1. Field of the Invention
The present invention relates to the production of biocompatible magnetic nanoparticles which produce a large amount of heat when exposed to an alternating magnetic field. The produced heat can be used e.g., for therapeutic purposes, in particular for combating cancer.
2. Description of the Relevant Art
Magnetic nanoparticles can convert the energy of a magnetic field into heat in various ways. Besides the heating through so-called hysteresis losses nanoparticles can generate heat through relaxation (Néel and Brown relaxation, respectively). The amount of the produced thermal energy depends on the magnetic field strength (amplitude) and the frequency of the alternating field. The efficiency of the heat production can, at defined strength and frequency of the magnetic field, be estimated by the so-called SAR (specific absorption rate) or SLP (specific power loss) values. SAR values of a substance are normalized to the mass (in grams) used for the measuring and are expressed in the unit [W/g]. However, the SAR value of a magnetic substance depends yet on other factors, such as the particle size and the particle form, the anisotropy and the metal content of the substance. The SAR is preferably determined according to a method developed by Jordan et al. [International Journal of Hyperthermia, 1993, Vol. 9, No. 1, 51-68] at a frequency of 100 kHz and a field strength of up to 18 kA/m. Here, the SAR value is indicated by a normalization on the iron content of the substance in mW/mg Fe.

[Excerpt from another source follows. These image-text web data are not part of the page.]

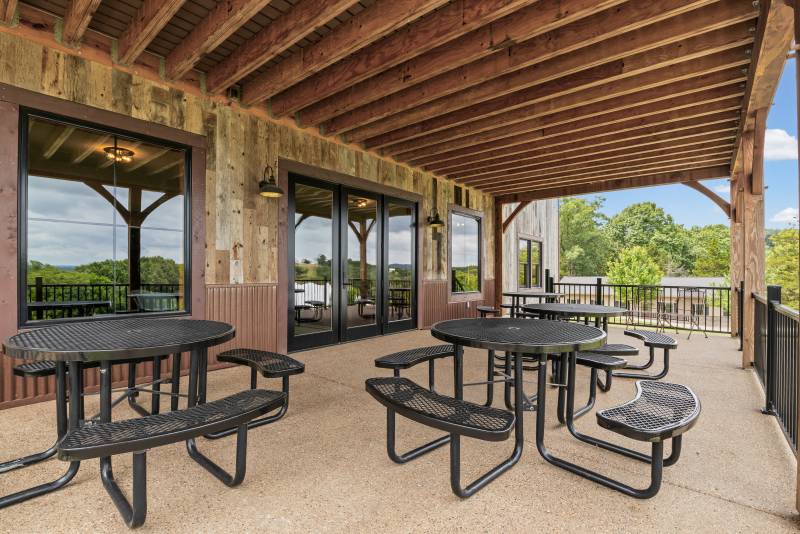 Outdoor seating on the deck with timber frame overhang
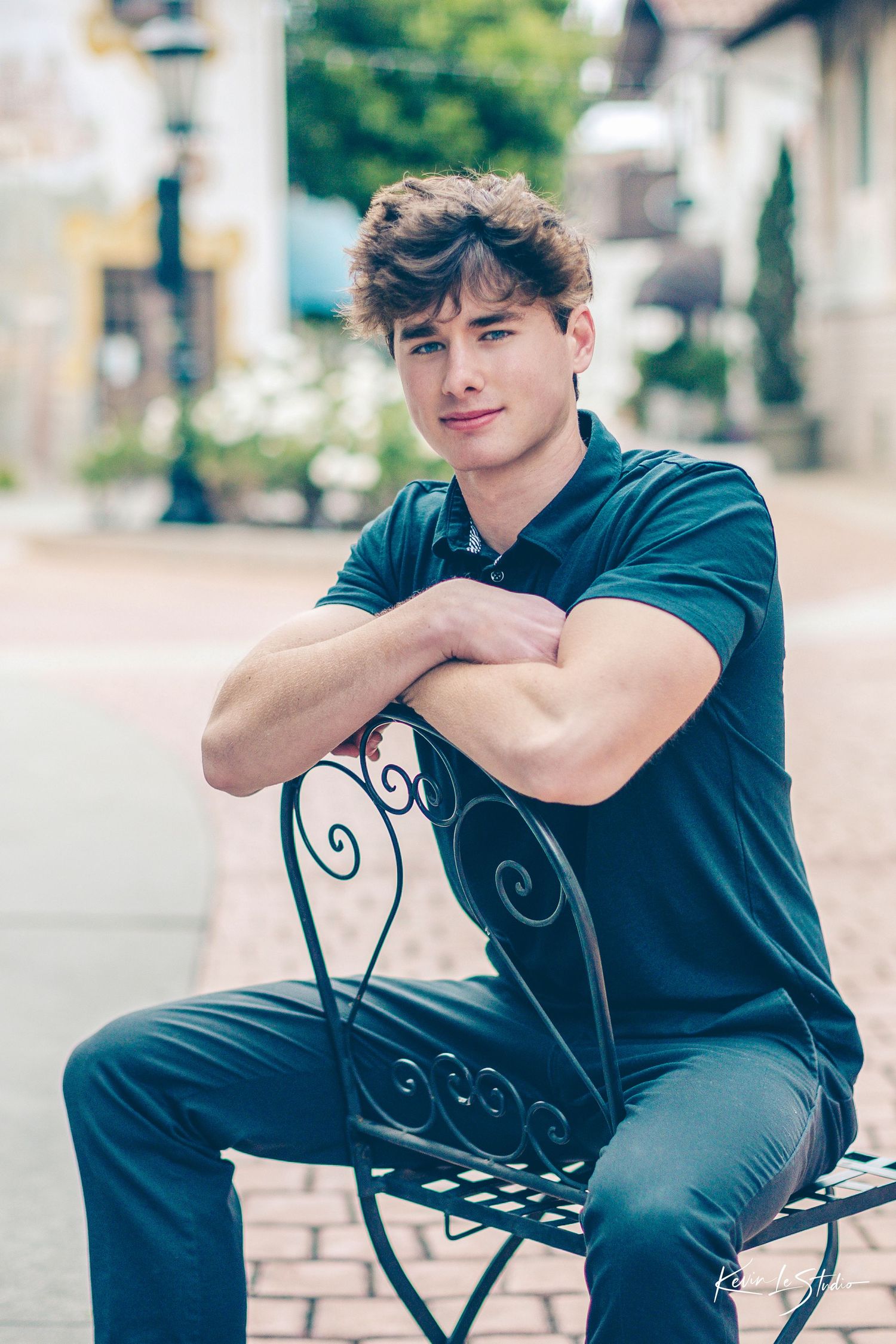 Handsome young man in teal polo shirt sitting on ornate iron bench on a brick walkway.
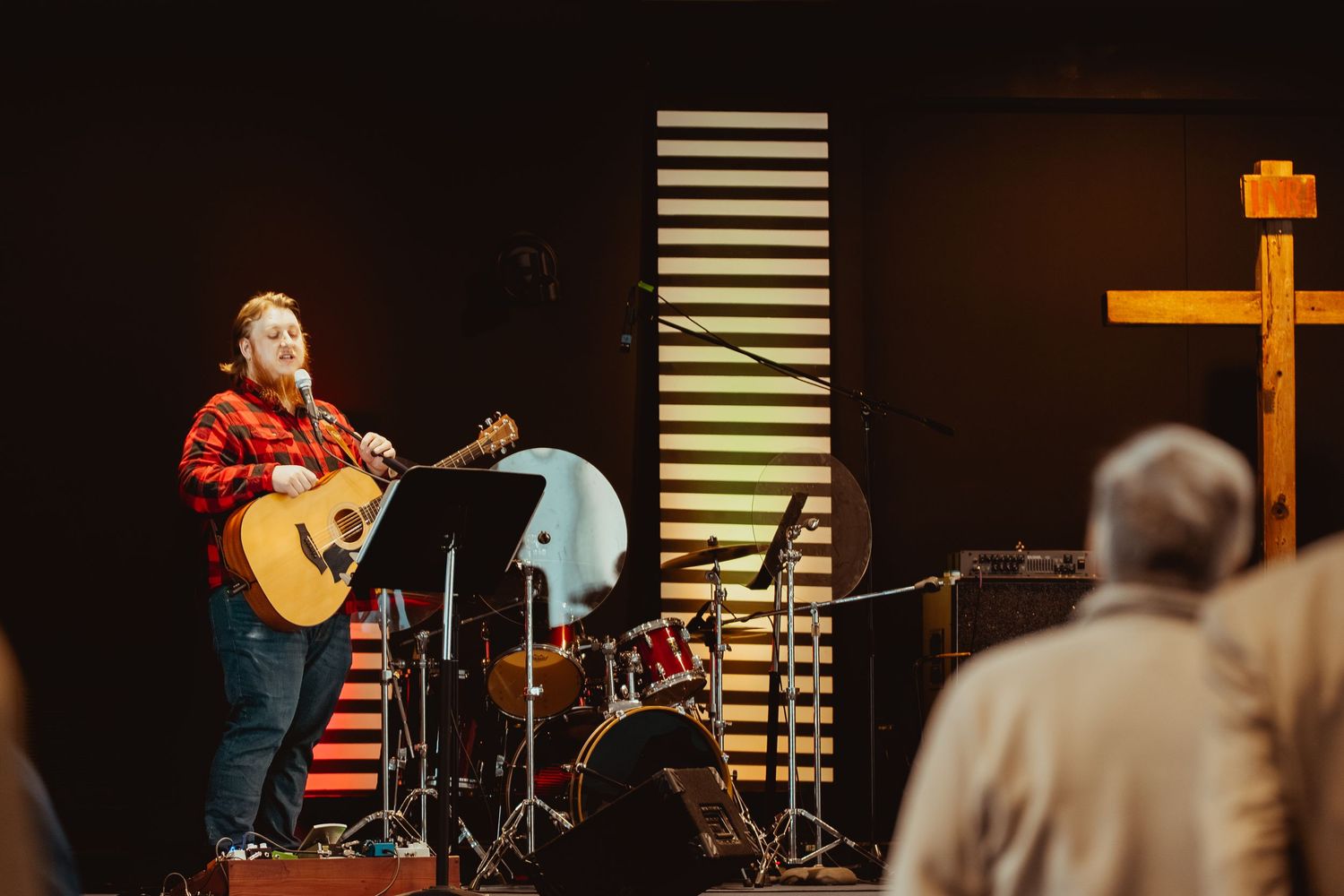 Musicians perform on stage in a church setting with acoustic guitar and drums visible in warm lighting.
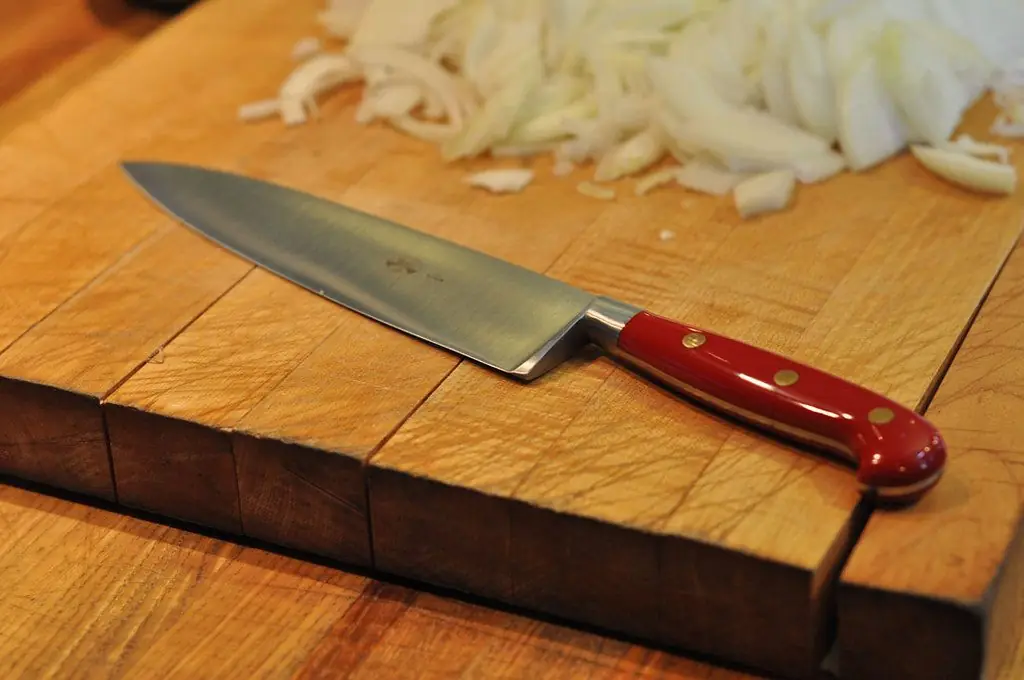Carbon-steel chef knife resting on a linen cloth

Biocompatible magnetic nanoparticles are frequently produced by a so-called precipitation process. This is described by many examples in literature [e.g. DE 196 14 136 A1]. Since these particles are produced in aqueous solution, they can be functionalized without problems and usually possess a good biocompatibility. The particles produced this way show, however, relatively low SAR values and can therefore not meet the innovative requirements of this patent.
Magnetic nanoparticles can also be produced by so-called magnetotactic bacteria [WO 98/40049]. The nanoparticles produced this way have a higher SAR. However, the production process is very complex and expensive. In addition the particles sediment relatively fast, thereby strongly limiting the possible applications.
It is known for years that thermal decomposition of metal complexes in organic solvents results in the formation of colloids or nanoparticles [e.g. Smith et al., J. Phys. Chem. 1980, 84, 1621-1629]. Monodisperse particles of different sizes can be produced by the method published by Pen et al. [US 2006/0211152 A1] and Hyeon et al. [WO 2006/057533 A1]. However, the particles produced by this method are dispersible in organic solvents only and therefore not biocompatible. Furthermore, the SAR values of the particles produced by this method are low. The dispersion of such (hydrophobic) particles in water can be principally achieved by a modification of the shell [e.g. Wang et al, Nano Lett., 2003, 3(11), 1555-1559 or De Palma et al., Chem. Mater, 2007, 19, 1821-1831]. These methods are based on the direct exchange of hydrophobic ligands through hydrophilic ligands. These coating methods result in only a thin (monolayer) coating which does not meet the requirement of a stable biocompatible coating. Furthermore, the colloidal stability of the particles is limited, so that the particles cannot be coated with this method. Further, only highly diluted dispersions of the particles can be coated. Thus, no satisfying technical solution for the dispersion of the particles exists on industrial scale. Further, the substances or solvents used for the dispersion usually possess a high toxicity, thus limiting the biocompatibility.
Biocompatible iron oxide nanoparticles can also be obtained by a coating with silanes according to DE 196 14 136 A1, however, this method is applicable only when the particles are already dispersed in water, whereas hydrophobic particles cannot be readily coated with silanes or silica.